The authors of the study, published in The Astrophysical Journal, also note that the path from the nearest “giant molecular cloud” – a dusty, gaseous region of space, where hydrogen icebergs are thought to form, is too long. A hydrogen iceberg traveling hundreds of millions of years through interstellar space would simply fall apart, roasted by starlight.
It turns out that it cannot be ruled out that Loeb and his colleague may be right, no matter how crazy their assumption may seem to us. When asked by LiveScience reporters what else could explain Oumuamua’s unusual acceleration, Loeb referred to his yet-to-be-published book, Extraterrestrial Civilizations: The First Signs of Intelligent Life Beyond Earth, which is due to be published in January.
“The only way to find representatives of extraterrestrial civilizations is to search for their garbage. Today, astronomers act as investigative journalists looking at the trash of celebrities, ”the Daily Mail quoted Loeb as saying.
Is there life in the solar system?
Despite the mysteries of the interstellar traveler Oumuamua, there are enough celestial bodies in our solar system whose satellites may be home to extraterrestrial life. So, Jupiter, Saturn, Uranus and Neptune have an impressive number of icy satellites, which are considered by researchers as possibly inhabited worlds. Interestingly, at least two missions in the coming years (NASA and ESA) will be targeting Europa, Jupiter’s moon, to learn more about this water-splashing moon. Read more about who can live in the subglacial oceans of Europe in our material.
But let’s not forget about exoplanets either.
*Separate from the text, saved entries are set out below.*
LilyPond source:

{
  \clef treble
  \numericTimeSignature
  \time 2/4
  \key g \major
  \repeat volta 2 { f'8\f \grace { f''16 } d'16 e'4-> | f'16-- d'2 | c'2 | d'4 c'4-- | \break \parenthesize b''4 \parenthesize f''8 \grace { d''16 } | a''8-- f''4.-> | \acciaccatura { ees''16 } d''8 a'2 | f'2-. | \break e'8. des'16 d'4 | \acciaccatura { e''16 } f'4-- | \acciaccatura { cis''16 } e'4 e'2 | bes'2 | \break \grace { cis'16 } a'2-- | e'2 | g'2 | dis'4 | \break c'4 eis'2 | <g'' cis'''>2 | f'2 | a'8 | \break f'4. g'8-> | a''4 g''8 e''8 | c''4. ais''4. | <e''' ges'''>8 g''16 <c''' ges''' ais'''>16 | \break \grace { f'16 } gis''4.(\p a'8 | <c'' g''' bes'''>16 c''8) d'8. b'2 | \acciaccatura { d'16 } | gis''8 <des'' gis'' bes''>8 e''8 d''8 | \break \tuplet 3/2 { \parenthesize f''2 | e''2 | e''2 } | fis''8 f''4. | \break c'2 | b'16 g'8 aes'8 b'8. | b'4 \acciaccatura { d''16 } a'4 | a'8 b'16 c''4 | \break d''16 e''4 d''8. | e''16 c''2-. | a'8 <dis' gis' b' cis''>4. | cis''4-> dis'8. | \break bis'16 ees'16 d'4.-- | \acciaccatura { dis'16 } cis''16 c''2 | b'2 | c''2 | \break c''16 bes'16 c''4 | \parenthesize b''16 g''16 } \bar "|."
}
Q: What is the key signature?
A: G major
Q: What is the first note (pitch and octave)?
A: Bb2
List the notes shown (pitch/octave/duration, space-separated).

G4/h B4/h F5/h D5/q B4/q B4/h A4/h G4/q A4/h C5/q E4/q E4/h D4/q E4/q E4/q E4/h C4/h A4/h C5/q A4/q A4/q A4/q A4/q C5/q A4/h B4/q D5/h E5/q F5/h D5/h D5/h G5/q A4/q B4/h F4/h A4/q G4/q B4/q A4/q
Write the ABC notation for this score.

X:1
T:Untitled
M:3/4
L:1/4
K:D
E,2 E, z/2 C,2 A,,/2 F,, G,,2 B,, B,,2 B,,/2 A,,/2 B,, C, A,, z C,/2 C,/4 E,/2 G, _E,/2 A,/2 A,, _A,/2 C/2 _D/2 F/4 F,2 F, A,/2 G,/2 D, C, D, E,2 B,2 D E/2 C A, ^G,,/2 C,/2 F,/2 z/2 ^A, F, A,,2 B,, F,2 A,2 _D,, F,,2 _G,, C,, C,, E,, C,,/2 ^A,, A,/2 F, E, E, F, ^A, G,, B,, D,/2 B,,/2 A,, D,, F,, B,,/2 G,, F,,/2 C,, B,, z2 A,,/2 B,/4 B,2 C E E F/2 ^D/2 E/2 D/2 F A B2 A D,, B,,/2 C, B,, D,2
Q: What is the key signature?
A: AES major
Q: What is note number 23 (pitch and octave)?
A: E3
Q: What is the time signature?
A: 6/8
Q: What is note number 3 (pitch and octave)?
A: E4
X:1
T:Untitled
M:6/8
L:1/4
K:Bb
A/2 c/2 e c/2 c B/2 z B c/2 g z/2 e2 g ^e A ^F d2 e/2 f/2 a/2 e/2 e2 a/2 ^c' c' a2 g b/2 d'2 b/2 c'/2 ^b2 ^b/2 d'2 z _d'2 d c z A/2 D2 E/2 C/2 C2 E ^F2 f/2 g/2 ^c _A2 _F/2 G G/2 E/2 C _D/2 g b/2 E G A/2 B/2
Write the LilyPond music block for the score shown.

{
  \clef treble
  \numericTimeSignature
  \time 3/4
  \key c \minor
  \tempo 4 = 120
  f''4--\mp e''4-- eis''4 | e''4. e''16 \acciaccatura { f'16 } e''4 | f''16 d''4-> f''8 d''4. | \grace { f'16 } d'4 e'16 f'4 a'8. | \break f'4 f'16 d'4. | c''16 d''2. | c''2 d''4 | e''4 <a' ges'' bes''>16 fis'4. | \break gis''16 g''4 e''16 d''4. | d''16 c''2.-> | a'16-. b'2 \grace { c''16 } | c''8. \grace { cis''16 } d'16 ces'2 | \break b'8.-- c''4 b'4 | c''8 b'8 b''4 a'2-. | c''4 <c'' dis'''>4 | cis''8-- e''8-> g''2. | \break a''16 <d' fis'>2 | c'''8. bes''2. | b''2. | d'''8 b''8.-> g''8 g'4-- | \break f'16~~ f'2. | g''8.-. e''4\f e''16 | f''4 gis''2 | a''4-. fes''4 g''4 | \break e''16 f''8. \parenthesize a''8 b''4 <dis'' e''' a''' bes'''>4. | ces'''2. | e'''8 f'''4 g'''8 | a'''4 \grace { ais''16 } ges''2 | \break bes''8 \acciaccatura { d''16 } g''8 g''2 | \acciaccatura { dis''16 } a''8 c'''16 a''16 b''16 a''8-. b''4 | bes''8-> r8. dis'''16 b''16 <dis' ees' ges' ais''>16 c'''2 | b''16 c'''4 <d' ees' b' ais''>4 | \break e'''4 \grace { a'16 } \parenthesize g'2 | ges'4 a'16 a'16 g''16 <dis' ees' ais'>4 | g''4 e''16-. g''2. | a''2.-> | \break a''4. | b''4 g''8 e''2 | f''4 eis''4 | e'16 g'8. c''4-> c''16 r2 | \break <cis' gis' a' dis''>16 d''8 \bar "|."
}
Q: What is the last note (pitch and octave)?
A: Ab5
NASA’s retired Kepler Observatory has found only thousands, but TESS’s new exoplanet telescope will hunt for a much larger number of Earth-sized planets closer to our own world. Today, researchers are discovering more and more rocky planets that may be habitable.
Take, for example, the James Webb Space Telescope, which could be launched in 2021. He is unlikely to tell us much about the atmospheres of minor planets (since they are very small and difficult to see), but he will be able to extract information from the larger gas giants. This, in turn, could spur research and construction of even more powerful telescopes in the coming years.
All in all, 2021 should go down in history as the year in which our search for alien life accelerated significantly. Where it will lead us remains to be seen, but let’s hope that whatever the result, it will shed more light on the precious planet we live on and how life began in this unremarkable corner of the universe.